I love how just the slightest shift in perception can bring so much needed clarity. It’s as if nothing has changed but everything becomes different and suddenly a new meaning takes hold. With a whole new perspective I am able to manage my life again and I reclaim my position back at the helm. I have momentum, purposefully navigating anew with a fresh outlook. Zealous once more, I am no longer stuck.
I dated this guy a while back, he wasn’t my type. In fact hearing conversations amidst his friends, I sensed to be superficial. Once the oxytocin wore off and I gained back my lost clear sight, the shallowness was more evident. Not only could I see him charming the big-boobed, I also could hear quite loudly as he proclaimed we had zilch chance as in future because … drum roll please, “You are too fat!” OUCHY-MAMA!
And this conversation took place in a parking lot of the restaurant we were about to go in too; already seated were the friends hangrily awaiting for us to arrive, so the feast could begin.
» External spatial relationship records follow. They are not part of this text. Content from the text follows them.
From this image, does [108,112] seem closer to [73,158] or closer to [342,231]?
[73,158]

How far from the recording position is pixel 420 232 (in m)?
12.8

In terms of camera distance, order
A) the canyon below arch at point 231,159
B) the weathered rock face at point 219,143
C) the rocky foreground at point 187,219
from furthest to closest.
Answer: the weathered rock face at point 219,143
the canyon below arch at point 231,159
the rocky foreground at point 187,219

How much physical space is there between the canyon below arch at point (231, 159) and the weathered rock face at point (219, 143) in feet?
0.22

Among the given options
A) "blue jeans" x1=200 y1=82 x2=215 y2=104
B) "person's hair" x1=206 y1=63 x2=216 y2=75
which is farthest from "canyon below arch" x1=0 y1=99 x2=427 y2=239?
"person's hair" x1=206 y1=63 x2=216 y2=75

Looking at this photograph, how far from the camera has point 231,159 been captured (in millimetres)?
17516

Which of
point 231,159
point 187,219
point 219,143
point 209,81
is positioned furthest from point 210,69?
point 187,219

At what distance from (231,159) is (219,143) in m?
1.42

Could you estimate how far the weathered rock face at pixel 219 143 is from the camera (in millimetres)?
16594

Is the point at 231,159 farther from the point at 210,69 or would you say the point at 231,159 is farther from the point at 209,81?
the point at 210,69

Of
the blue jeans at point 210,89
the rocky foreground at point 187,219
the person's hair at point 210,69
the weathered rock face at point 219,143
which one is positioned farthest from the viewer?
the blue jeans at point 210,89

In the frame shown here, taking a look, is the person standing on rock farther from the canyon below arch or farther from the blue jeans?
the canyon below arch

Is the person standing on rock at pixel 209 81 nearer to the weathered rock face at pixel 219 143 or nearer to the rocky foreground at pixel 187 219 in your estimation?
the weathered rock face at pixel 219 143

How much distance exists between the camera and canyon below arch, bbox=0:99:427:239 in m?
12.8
I stayed with him for another four months.
Lisa, Lisa, Lisa … what on earth?!! “Why do you want to be with him after that?” The look on Mother’s face was one that I could tell she was not only frustrated, she was worried. I was bewildered a bit myself, why was I making the choice to be with this bozo that was totally not seeing any further than the cellulite on my thighs and average titties; when was I ever ok with a man whom would not commit to any long term future because, “I was too fat?”
And shortly thereafter I knew the answer! I knew why I stayed for a little longer. It was not the shallow guy that I couldn’t break-up with, it was his BOAT! That big, fun, fast beautiful boat we’d regularly be zooming on the river, the boat was what I had the relationship with. Ahh…. the boat.
One could call me crazy, but… hear me out. When I first crossed paths with shallow man, I was, and still am a single mom. My son was age five, maybe six at the time and even though I loved my life back then, I really had no social anything going on. I worked, came home and my son and I did our thing. I didn’t even know that I was missing going out to eat, or hanging with friends, or even to grab a bite and see a movie, an adult movie at that.
So, meeting shallow man and going on his boat the first time ….. wow! I was hooked immediately; being out on the water, next to this hot guy, listening to great music, the wind in my hair…. I love the feel of the wind in my hair; a feeling of freedom, the reprieve for a few hours, from the seriousness and responsibilities of life. THAT was the meaning I made of shallow man. He was a dick! I could break up with him; it was the boat! I couldn’t break up with the boat. I loved the boat. Once I realized the boat was what I was attached too, it still belonged to shallow man; whether I liked it or not, they came as a package not to be separated. I accepted that, and I told myself that when it was time for me to leave, I would know. Three months later, I walked away head up, shoulders back and I felt great. It’s been over ten years since I dated shallow man; hope he is well and happy wherever he is. I know I am.
I wondered a lot about this experience; if it wasn’t him, rather the fun and social life his boat meant to me, perhaps other things, situations or even people weren’t really the discord or stress I oftentimes felt. What if it was something about the circumstance and what I made it mean… for instance, if I had made a decision that turned out to be horrible, did that mean I was a failure? Well, I never once thought Edison was a failure, I only knew him to be an incredible inventor; his creation brought light to the whole world in a new way to experience. For me, any mistake ever made by me or others, in my mind it simply does not equate to being a failure; for goodness sakes, these are life lessons, not life sentences! Interesting how I started to feel better of myself when failing didn’t mean what I once thought it meant.
Because I chose to stay with shallow man for my boating love, did that mean I did not esteem myself enough? After all, I allowed myself to be treated like that with insults and all. Perhaps it did; maybe, maybe not. . Perhaps staying by choice doesn’t mean anything at all. Even if I didn’t esteem myself enough in the beginning of that relationship, I sure as hell esteemed myself enough to get out of it.
So, maybe instead of hating or loving a person, place or thing however the person place or thing is, I can ask of myself what all that means to me and practice letting whatever it is or whomever they are to just be. I can explore that piece and switch it up according to what I believe as opposed to all the meanings that others believe. Suddenly, life has a different meaning for me, feels a bit more joyful. I appreciate the gift of insight that shallow man brought me. Thanks Shallow Man! And I mean that with all my heart.